◆ PROBLEM DETAILS
Each entry should be transcribed exactly as written, and any picture left out.

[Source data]
━━━

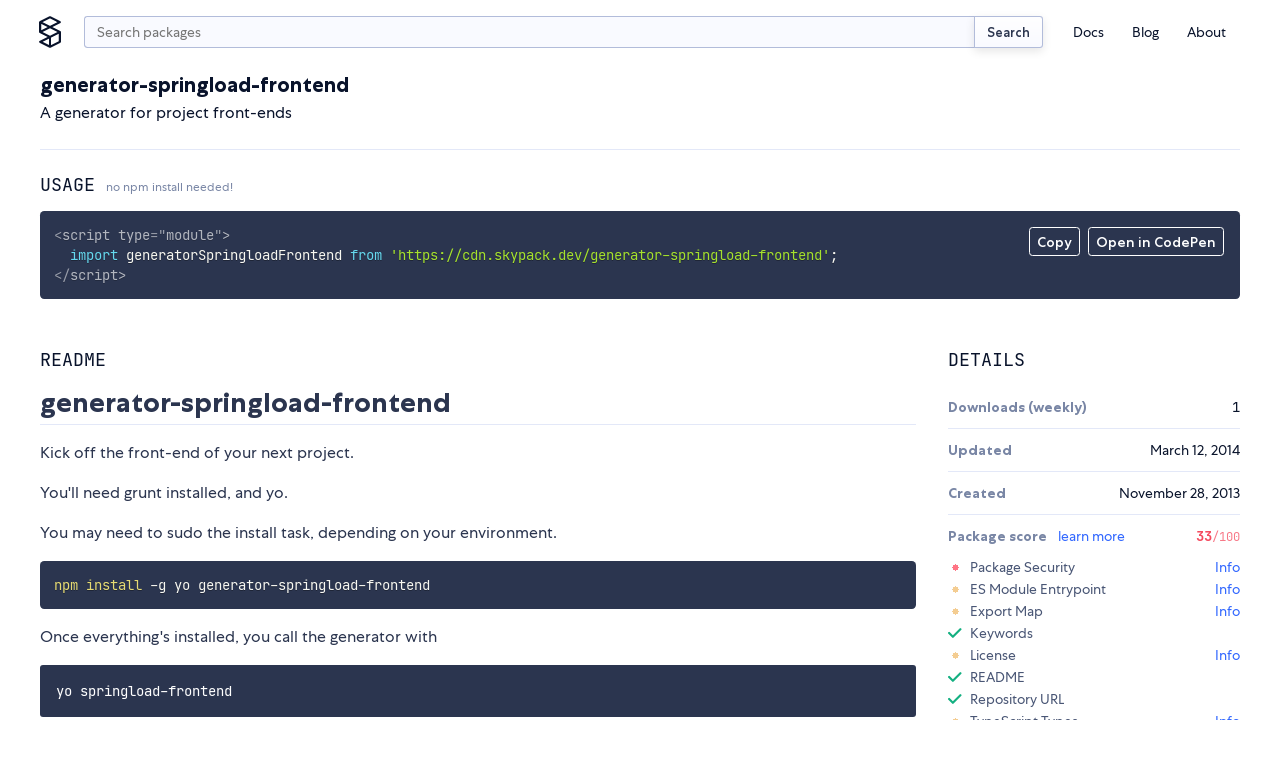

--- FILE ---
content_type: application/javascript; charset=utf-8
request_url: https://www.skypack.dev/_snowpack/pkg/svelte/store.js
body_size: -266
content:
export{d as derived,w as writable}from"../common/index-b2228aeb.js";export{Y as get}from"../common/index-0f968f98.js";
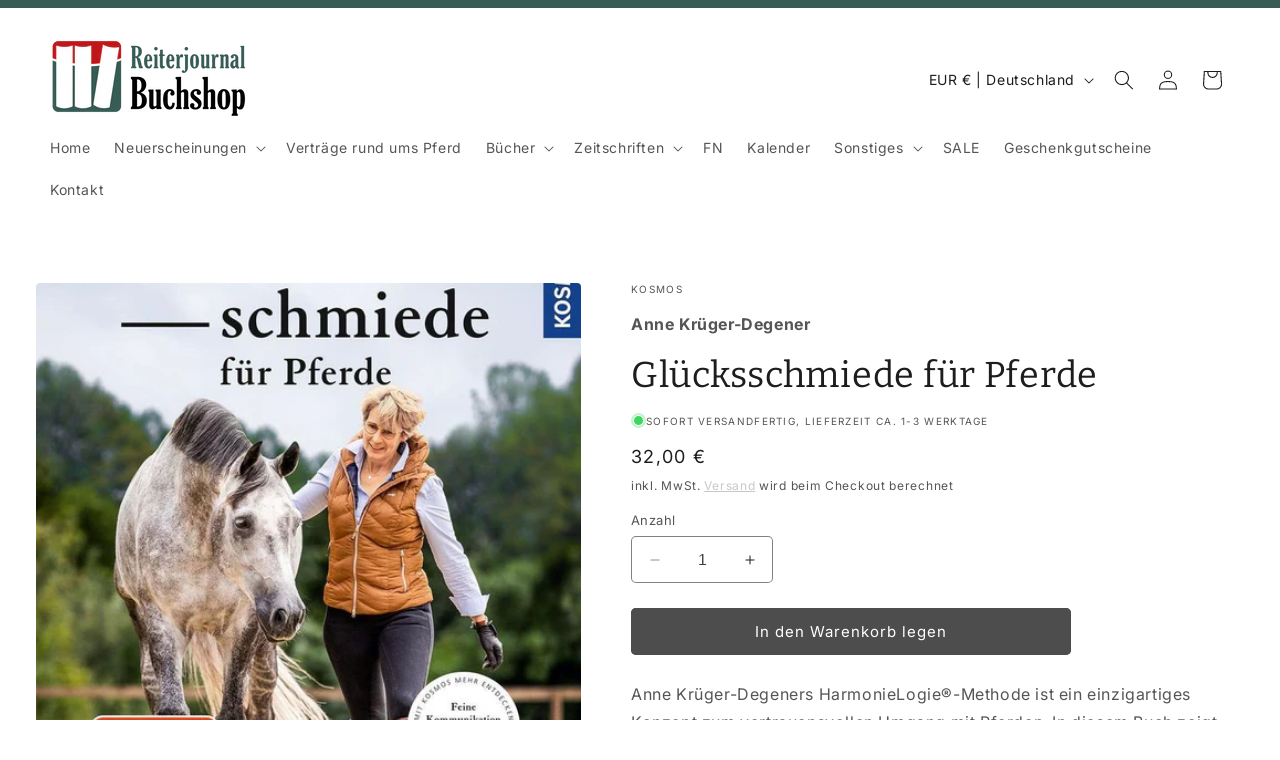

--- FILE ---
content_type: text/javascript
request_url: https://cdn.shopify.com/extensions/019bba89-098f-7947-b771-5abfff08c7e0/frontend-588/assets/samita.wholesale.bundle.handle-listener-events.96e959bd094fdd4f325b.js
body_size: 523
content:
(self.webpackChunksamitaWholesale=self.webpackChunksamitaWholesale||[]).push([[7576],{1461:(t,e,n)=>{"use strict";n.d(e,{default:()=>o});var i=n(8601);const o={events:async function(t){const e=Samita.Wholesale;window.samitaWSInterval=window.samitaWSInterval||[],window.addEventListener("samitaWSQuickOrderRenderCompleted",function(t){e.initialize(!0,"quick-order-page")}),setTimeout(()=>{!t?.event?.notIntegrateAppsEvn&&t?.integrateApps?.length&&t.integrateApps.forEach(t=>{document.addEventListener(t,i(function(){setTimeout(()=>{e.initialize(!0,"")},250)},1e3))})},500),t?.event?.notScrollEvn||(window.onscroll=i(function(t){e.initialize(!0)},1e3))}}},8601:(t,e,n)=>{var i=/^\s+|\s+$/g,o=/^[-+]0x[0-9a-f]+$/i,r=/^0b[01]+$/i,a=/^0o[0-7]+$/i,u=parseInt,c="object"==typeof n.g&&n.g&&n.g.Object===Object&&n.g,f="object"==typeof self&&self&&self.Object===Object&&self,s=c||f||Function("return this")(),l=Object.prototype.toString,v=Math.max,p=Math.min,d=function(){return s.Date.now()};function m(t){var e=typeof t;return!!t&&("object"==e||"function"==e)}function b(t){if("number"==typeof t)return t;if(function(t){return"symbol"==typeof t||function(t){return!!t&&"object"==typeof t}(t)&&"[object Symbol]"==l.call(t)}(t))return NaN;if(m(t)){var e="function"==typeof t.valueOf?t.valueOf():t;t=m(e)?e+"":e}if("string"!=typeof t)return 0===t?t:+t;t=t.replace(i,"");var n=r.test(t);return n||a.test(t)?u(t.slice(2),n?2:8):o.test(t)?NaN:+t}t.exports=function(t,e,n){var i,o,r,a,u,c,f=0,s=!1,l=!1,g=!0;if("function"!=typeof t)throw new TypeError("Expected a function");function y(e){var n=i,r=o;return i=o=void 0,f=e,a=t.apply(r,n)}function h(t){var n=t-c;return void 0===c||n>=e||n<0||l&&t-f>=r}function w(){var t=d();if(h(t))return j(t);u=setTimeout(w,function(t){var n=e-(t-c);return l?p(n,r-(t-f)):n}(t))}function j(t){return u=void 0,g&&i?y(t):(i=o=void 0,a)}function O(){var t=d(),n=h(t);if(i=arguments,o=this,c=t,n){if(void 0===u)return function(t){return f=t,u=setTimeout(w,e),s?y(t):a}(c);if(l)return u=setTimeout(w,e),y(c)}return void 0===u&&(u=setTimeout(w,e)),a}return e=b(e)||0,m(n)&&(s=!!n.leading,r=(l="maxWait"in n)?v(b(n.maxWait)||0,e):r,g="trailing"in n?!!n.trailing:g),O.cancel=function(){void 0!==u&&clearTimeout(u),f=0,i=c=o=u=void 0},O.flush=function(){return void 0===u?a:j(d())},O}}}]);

━━━

◆ PROBLEM SOLUTION
--- FILE ---
content_type: application/javascript; charset=utf-8
request_url: https://www.skypack.dev/_snowpack/pkg/svelte/store.js
body_size: -266
content:
export{d as derived,w as writable}from"../common/index-b2228aeb.js";export{Y as get}from"../common/index-0f968f98.js";

--- FILE ---
content_type: text/javascript
request_url: https://cdn.shopify.com/extensions/019bba89-098f-7947-b771-5abfff08c7e0/frontend-588/assets/samita.wholesale.bundle.handle-listener-events.96e959bd094fdd4f325b.js
body_size: 523
content:
(self.webpackChunksamitaWholesale=self.webpackChunksamitaWholesale||[]).push([[7576],{1461:(t,e,n)=>{"use strict";n.d(e,{default:()=>o});var i=n(8601);const o={events:async function(t){const e=Samita.Wholesale;window.samitaWSInterval=window.samitaWSInterval||[],window.addEventListener("samitaWSQuickOrderRenderCompleted",function(t){e.initialize(!0,"quick-order-page")}),setTimeout(()=>{!t?.event?.notIntegrateAppsEvn&&t?.integrateApps?.length&&t.integrateApps.forEach(t=>{document.addEventListener(t,i(function(){setTimeout(()=>{e.initialize(!0,"")},250)},1e3))})},500),t?.event?.notScrollEvn||(window.onscroll=i(function(t){e.initialize(!0)},1e3))}}},8601:(t,e,n)=>{var i=/^\s+|\s+$/g,o=/^[-+]0x[0-9a-f]+$/i,r=/^0b[01]+$/i,a=/^0o[0-7]+$/i,u=parseInt,c="object"==typeof n.g&&n.g&&n.g.Object===Object&&n.g,f="object"==typeof self&&self&&self.Object===Object&&self,s=c||f||Function("return this")(),l=Object.prototype.toString,v=Math.max,p=Math.min,d=function(){return s.Date.now()};function m(t){var e=typeof t;return!!t&&("object"==e||"function"==e)}function b(t){if("number"==typeof t)return t;if(function(t){return"symbol"==typeof t||function(t){return!!t&&"object"==typeof t}(t)&&"[object Symbol]"==l.call(t)}(t))return NaN;if(m(t)){var e="function"==typeof t.valueOf?t.valueOf():t;t=m(e)?e+"":e}if("string"!=typeof t)return 0===t?t:+t;t=t.replace(i,"");var n=r.test(t);return n||a.test(t)?u(t.slice(2),n?2:8):o.test(t)?NaN:+t}t.exports=function(t,e,n){var i,o,r,a,u,c,f=0,s=!1,l=!1,g=!0;if("function"!=typeof t)throw new TypeError("Expected a function");function y(e){var n=i,r=o;return i=o=void 0,f=e,a=t.apply(r,n)}function h(t){var n=t-c;return void 0===c||n>=e||n<0||l&&t-f>=r}function w(){var t=d();if(h(t))return j(t);u=setTimeout(w,function(t){var n=e-(t-c);return l?p(n,r-(t-f)):n}(t))}function j(t){return u=void 0,g&&i?y(t):(i=o=void 0,a)}function O(){var t=d(),n=h(t);if(i=arguments,o=this,c=t,n){if(void 0===u)return function(t){return f=t,u=setTimeout(w,e),s?y(t):a}(c);if(l)return u=setTimeout(w,e),y(c)}return void 0===u&&(u=setTimeout(w,e)),a}return e=b(e)||0,m(n)&&(s=!!n.leading,r=(l="maxWait"in n)?v(b(n.maxWait)||0,e):r,g="trailing"in n?!!n.trailing:g),O.cancel=function(){void 0!==u&&clearTimeout(u),f=0,i=c=o=u=void 0},O.flush=function(){return void 0===u?a:j(d())},O}}}]);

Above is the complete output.